Sadly, Cooper did not see his call for citizenship answered in his lifetime as it would take 30 years after passing until Indigenous people had citizenship rights.

This ground-breaking activism should be an inspiration for Christians. Sadly however, when the Church focuses on fighting against things like marriage equality and bodily autonomy, it undermines the important work of people like Cooper. It is also an example of how Indigenous people, including Indigenous Christians, are still not equal in the eyes of the Church.

I turn to David Barrow and Brooke Prentis for inspiration, because for me, they are current examples of faith being put to action.

As Lead Organiser of the Sydney Alliance, David sees himself as a “catalyser agent that works with partner organisations to come together for common good,” which at the moment is a campaign for a fairer deal for international students and migrant workers who have been left out of Jobseeker payments. The Alliance also operates campaigns for housing, people seeking asylum, affordable renewable energy and work-life balance and draws its partners from across civil society including unions and other religious organisations such as the Muslim Women Association and the NSW Jewish Board of Deputies. 

When it comes to his faith, David says “Jesus Christ was a prophetic messiah and saviour but as a man a carpenter and a community organiser.  And even if Jesus wasn’t, Paul definitely was. Fundamentally, the story of going from the periphery to the centre of power is the story of the New Testament.”

The challenge David puts to his community “is recognising that faith is not private. Believing in Jesus is to follow Jesus in your life. If that’s the case, you follow throughout your week. Not out of a sense of punishment, not about being God’s good books or brownie points for heaven, but a deep, intrinsic sense of purpose.”

Brooke’s work at Common Grace sees her lead a movement of over 45,000 Australian Christians which focuses on justice for people seeking asylum, Aboriginal and Torres Strait Islander justice, ending domestic and family violence, and Creation and Climate Justice.

She also coordinates Grasstree Gathering, an annual congress of Aboriginal and Torres Strait Islander Christian leaders, a vision of Aunty Jean Phillips. I ask about Aunty Jean Phillips and how the leadership of elders in her community continues to drive her.

“I met Aunty Jean Phillips at the first Grasstree Gathering. She is still serving with over 60 years of ministry, often with no pay. She taught me to be present in and serve my community. She has developed other Christian leaders as well as extended a hand in friendship to non-Indigenous Christians to come on the journey with us. That was a huge inspiration and example to me.”

“Those elders that have gone before me, they never got to see the things that they took action for, prayed for, achieved in their lifetime. So there’s a responsibility for me to see some of the fruits of their work in today’s Australia. I have to do what I can to honour their legacy as well as create a better future for the next generations”.

Thankfully, there is a growing response to the leadership in these positive expressions of faith.
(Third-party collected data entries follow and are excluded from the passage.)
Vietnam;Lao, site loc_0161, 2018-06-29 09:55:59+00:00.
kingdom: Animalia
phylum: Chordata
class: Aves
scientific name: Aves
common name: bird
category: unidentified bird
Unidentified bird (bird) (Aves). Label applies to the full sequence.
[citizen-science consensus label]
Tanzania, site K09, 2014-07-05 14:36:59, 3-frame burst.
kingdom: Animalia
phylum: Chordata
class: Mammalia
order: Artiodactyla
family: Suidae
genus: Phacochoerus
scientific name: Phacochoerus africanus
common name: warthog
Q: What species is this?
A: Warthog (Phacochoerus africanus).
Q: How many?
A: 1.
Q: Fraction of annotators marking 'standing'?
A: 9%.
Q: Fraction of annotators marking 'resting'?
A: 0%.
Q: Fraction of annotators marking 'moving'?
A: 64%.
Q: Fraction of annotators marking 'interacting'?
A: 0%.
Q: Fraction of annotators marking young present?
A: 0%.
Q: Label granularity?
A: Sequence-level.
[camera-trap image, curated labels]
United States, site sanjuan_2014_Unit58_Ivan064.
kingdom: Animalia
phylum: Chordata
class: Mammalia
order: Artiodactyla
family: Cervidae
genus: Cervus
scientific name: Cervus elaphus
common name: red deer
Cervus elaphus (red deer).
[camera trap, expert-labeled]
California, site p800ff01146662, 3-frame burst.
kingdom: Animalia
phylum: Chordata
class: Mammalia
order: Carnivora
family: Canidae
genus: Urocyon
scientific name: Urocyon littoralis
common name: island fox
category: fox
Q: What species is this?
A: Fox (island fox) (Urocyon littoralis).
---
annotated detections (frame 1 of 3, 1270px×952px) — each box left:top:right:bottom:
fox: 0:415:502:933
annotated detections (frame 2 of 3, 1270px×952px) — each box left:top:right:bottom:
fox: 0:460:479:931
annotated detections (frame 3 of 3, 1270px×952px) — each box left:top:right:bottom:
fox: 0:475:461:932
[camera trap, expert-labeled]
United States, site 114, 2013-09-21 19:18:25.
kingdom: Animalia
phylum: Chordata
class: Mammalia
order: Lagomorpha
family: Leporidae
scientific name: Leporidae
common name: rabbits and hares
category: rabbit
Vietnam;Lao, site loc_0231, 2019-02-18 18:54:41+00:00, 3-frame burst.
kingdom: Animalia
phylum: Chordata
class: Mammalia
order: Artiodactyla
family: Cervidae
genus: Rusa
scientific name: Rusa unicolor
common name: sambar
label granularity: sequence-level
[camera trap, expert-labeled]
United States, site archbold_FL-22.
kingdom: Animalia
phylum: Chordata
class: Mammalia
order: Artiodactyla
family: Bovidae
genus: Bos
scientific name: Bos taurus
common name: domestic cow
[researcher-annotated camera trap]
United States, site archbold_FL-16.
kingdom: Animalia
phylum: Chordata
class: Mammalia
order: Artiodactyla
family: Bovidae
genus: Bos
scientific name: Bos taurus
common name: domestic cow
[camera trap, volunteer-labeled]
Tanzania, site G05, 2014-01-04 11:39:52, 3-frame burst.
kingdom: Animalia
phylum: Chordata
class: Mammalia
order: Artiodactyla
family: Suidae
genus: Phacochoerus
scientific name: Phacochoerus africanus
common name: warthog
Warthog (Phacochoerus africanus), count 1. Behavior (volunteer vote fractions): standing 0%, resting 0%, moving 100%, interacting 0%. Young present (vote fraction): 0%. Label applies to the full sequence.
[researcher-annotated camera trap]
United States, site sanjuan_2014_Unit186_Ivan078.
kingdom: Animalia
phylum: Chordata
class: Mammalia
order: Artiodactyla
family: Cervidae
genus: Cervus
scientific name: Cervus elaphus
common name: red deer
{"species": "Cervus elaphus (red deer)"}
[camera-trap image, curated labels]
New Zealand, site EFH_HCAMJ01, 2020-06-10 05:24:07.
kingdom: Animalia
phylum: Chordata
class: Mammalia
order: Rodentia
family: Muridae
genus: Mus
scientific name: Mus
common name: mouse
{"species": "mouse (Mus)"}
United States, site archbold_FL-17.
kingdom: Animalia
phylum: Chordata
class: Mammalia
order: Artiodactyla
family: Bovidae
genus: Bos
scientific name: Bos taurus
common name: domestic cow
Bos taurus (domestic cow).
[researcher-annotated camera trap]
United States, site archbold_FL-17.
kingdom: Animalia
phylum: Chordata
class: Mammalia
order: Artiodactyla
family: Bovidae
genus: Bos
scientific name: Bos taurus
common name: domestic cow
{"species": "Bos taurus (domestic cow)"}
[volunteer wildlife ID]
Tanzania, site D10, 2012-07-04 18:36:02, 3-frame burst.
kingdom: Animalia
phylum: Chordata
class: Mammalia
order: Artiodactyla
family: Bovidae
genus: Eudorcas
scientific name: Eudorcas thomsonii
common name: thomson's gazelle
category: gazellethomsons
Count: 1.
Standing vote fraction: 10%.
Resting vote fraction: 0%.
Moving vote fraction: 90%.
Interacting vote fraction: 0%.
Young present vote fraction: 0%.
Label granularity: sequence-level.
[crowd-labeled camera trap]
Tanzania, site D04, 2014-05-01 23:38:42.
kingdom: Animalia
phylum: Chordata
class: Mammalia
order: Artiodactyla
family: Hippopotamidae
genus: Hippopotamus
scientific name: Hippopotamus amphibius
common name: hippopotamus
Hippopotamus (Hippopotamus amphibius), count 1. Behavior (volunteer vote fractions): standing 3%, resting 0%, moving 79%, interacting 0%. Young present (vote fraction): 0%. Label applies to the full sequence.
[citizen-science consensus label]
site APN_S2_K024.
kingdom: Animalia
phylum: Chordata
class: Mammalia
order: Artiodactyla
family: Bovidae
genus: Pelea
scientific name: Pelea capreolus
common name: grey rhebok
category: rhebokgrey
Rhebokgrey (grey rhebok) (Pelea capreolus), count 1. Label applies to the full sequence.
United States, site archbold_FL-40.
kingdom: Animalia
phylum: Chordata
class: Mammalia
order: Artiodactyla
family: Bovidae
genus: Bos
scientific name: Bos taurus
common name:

When I ask Brooke about how faith drives her in her vocation, she answers, “someone once asked that question, effectively why do you do what you do, and I said ‘because I know that God is up to something, and I want to be a part of that.’”

There is an appetite in Christians to make a positive change. The stories of Christians both past and present lead a call to the wider church, to do compassion, not just preach it.

As David says, “it always starts with the people. If everyone is a child of God, then you start there. Then you realise, refugees are images of God, people seeking asylum are images of God, people affected by punitive drug laws (that don’t lead to recovery) are in fact reflections of the divine. That if God’s creation is a reflection of the divine, then why would we let it be destroyed?”

If we want society to know us for the deep love we have for everyone, we must show that through our actions. Jesus was undeniably on the side of the ignored and oppressed, even when this threatened his reputation. It is time for the whole Church to join him.